Objective
Copy out all of the lines below word for word, with no changes.

Stored records
◇ ◇ ◇ ◇ ◇

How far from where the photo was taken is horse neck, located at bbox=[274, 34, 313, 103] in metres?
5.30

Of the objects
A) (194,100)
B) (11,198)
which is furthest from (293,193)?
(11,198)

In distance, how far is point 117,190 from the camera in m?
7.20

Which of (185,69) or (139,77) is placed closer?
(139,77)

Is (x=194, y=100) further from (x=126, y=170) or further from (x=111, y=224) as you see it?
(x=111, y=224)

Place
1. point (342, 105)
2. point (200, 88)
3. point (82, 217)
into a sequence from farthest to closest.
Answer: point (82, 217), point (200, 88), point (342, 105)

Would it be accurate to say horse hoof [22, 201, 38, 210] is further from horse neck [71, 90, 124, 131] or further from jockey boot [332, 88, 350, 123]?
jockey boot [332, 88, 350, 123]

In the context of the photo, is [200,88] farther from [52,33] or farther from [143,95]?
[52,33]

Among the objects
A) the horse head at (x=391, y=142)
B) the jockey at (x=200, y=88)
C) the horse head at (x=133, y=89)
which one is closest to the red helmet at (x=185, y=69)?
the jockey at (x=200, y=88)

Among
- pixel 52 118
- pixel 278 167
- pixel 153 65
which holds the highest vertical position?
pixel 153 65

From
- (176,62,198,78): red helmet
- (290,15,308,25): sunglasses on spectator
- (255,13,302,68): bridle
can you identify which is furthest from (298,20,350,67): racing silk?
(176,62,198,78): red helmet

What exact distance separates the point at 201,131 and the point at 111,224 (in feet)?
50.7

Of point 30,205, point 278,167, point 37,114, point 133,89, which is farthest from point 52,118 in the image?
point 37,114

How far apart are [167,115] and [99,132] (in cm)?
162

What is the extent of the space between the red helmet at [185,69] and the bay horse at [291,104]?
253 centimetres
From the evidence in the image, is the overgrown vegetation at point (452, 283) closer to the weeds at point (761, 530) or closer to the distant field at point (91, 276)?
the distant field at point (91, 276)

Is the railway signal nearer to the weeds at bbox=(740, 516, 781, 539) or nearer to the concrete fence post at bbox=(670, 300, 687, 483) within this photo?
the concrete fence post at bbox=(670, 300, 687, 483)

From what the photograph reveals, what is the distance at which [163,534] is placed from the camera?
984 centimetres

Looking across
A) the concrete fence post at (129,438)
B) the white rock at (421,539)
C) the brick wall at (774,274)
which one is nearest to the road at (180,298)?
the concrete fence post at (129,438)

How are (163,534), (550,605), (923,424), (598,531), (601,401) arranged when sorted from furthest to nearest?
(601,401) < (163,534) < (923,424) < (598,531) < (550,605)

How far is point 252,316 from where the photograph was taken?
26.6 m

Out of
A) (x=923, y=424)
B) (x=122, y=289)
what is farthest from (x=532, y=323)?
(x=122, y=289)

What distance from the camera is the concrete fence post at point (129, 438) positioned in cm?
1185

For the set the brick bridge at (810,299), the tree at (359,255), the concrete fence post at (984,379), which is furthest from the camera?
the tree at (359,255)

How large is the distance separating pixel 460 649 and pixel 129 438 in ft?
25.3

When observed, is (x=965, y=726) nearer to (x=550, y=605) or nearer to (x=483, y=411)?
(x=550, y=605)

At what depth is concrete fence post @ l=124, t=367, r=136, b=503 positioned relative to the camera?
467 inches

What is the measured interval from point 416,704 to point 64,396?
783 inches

◇ ◇ ◇ ◇ ◇

Solution to the exercise
How far from where the photo was taken is horse neck, located at bbox=[274, 34, 313, 103] in metres?
5.30

Of the objects
A) (194,100)
B) (11,198)
which is furthest from (293,193)?
(11,198)

In distance, how far is point 117,190 from the camera in m?
7.20

Which of (185,69) or (139,77) is placed closer?
(139,77)

Is (x=194, y=100) further from (x=126, y=170) or further from (x=111, y=224) as you see it?
(x=111, y=224)

Place
1. point (342, 105)
2. point (200, 88)
3. point (82, 217)
into a sequence from farthest to closest.
Answer: point (82, 217), point (200, 88), point (342, 105)

Would it be accurate to say horse hoof [22, 201, 38, 210] is further from horse neck [71, 90, 124, 131] or further from jockey boot [332, 88, 350, 123]?
jockey boot [332, 88, 350, 123]

In the context of the photo, is [200,88] farther from [52,33] or farther from [143,95]?
[52,33]

Among the objects
A) the horse head at (x=391, y=142)
B) the jockey at (x=200, y=88)
C) the horse head at (x=133, y=89)
which one is closest to the red helmet at (x=185, y=69)?
the jockey at (x=200, y=88)

Among
- pixel 52 118
- pixel 278 167
- pixel 153 65
which holds the highest vertical position?
pixel 153 65

From
- (176,62,198,78): red helmet
- (290,15,308,25): sunglasses on spectator
- (255,13,302,68): bridle
can you identify which is furthest from (298,20,350,67): racing silk?
(176,62,198,78): red helmet

What exact distance separates the point at 201,131 and the point at 111,224 (in feet)?
50.7

Of point 30,205, point 278,167, point 37,114, point 133,89, which is farthest from point 52,118 in the image?
point 37,114

How far apart are [167,115] and [99,132] (in cm)?
162

What is the extent of the space between the red helmet at [185,69] and the bay horse at [291,104]?
253 centimetres
From the evidence in the image, is the overgrown vegetation at point (452, 283) closer to the weeds at point (761, 530) or closer to the distant field at point (91, 276)?
the distant field at point (91, 276)

Is the railway signal nearer to the weeds at bbox=(740, 516, 781, 539) or nearer to the concrete fence post at bbox=(670, 300, 687, 483) within this photo?
the concrete fence post at bbox=(670, 300, 687, 483)

From what the photograph reveals, what is the distance at which [163,534] is placed from the camera?
984 centimetres

Looking across
A) the concrete fence post at (129,438)
B) the white rock at (421,539)
C) the brick wall at (774,274)
which one is nearest to the road at (180,298)?
the concrete fence post at (129,438)

How are (163,534), (550,605), (923,424), (598,531), (601,401) arranged when sorted from furthest to nearest?
(601,401) < (163,534) < (923,424) < (598,531) < (550,605)

How far is point 252,316 from where the photograph was taken?
26.6 m

Out of
A) (x=923, y=424)
B) (x=122, y=289)
what is farthest from (x=532, y=323)?
(x=122, y=289)

What distance from the camera is the concrete fence post at point (129, 438) positioned in cm?
1185

For the set the brick bridge at (810,299), the tree at (359,255), the concrete fence post at (984,379), which is furthest from the camera?
the tree at (359,255)

How large is the distance separating pixel 460 649 and pixel 129 438 in ft?
25.3

When observed, is (x=965, y=726) nearer to (x=550, y=605) or nearer to (x=483, y=411)?
(x=550, y=605)

At what depth is concrete fence post @ l=124, t=367, r=136, b=503 positioned relative to the camera?
467 inches

What is the measured interval from point 416,704 to point 64,396?
783 inches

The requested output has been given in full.